Commit Graph

120463 Commits

Author SHA1 Message Date
Gleb Smirnoff
f4bef67c9c Followup on r302393 by cperciva, improving calculation of boot pages required
for UMA startup.

o Introduce another stage of UMA startup, which is entered after
  vm_page_startup() finishes. After this stage we don't yet enable buckets,
  but we can ask VM for pages. Rename stages to meaningful names while here.
  New list of stages: BOOT_COLD, BOOT_STRAPPED, BOOT_PAGEALLOC, BOOT_BUCKETS,
  BOOT_RUNNING.
  Enabling page alloc earlier allows us to dramatically reduce number of
  boot pages required. What is more important number of zones becomes
  consistent across different machines, as no MD allocations are done before
  the BOOT_PAGEALLOC stage. Now only UMA internal zones actually need to use
  startup_alloc(), however that may change, so vm_page_startup() provides
  its need for early zones as argument.
o Introduce uma_startup_count() function, to avoid code duplication. The
  functions calculates sizes of zones zone and kegs zone, and calculates how
  many pages UMA will need to bootstrap.
  It counts not only of zone structures, but also of kegs, slabs and hashes.
o Hide uma_startup_foo() declarations from public file.
o Provide several DIAGNOSTIC printfs on boot_pages usage.
o Bugfix: when calculating zone of zones size use (mp_maxid + 1) instead of
  mp_ncpus.

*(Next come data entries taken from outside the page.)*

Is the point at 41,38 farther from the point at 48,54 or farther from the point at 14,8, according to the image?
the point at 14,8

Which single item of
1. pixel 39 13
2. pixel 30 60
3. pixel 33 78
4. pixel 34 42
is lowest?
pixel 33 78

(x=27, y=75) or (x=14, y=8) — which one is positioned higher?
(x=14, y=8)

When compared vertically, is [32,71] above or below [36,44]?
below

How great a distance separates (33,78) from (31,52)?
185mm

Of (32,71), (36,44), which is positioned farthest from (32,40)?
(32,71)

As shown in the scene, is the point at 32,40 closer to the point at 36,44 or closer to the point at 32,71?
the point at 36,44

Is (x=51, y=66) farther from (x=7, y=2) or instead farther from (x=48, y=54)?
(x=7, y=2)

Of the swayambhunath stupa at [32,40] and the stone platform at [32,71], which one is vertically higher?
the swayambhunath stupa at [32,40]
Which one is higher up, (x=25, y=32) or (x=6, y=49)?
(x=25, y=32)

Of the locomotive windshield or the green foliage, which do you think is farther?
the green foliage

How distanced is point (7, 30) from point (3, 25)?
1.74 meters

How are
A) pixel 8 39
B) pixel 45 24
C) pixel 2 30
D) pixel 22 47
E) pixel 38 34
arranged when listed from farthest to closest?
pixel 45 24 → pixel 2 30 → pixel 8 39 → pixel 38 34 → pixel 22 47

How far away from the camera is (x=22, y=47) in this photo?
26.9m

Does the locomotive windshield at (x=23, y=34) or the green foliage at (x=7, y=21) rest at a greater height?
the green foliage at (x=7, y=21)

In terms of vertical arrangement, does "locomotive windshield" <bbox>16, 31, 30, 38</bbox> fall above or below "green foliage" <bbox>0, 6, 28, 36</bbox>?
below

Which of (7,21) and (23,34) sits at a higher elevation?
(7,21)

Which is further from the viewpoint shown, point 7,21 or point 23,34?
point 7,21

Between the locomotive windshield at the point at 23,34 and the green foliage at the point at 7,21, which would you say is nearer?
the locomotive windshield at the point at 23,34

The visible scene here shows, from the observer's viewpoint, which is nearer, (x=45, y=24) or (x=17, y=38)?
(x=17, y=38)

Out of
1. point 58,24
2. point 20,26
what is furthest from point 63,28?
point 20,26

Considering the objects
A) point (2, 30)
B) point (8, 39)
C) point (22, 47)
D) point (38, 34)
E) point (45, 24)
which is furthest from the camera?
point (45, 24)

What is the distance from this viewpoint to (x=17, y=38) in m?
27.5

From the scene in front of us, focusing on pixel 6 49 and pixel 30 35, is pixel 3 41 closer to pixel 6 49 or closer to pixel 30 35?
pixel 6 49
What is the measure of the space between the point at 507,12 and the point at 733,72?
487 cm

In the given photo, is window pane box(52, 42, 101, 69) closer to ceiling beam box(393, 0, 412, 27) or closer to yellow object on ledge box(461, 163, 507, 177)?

Use resulting number not only in the size argument to zone_ctor()
  but also as args.size.

Reviewed by:		imp, gallatin (earlier version)
Differential Revision:	https://reviews.freebsd.org/D14054
2018-02-06 04:16:00 +00:00
Kirk McKusick
47806d1b93 Occasional cylinder-group check-hash errors were being reported on
systems running with a heavy filesystem load. Tracking down this
bug was elusive because there were actually two problems. Sometimes
the in-memory check hash was wrong and sometimes the check hash
computed when doing the read was wrong. The occurrence of either
error caused a check-hash mismatch to be reported.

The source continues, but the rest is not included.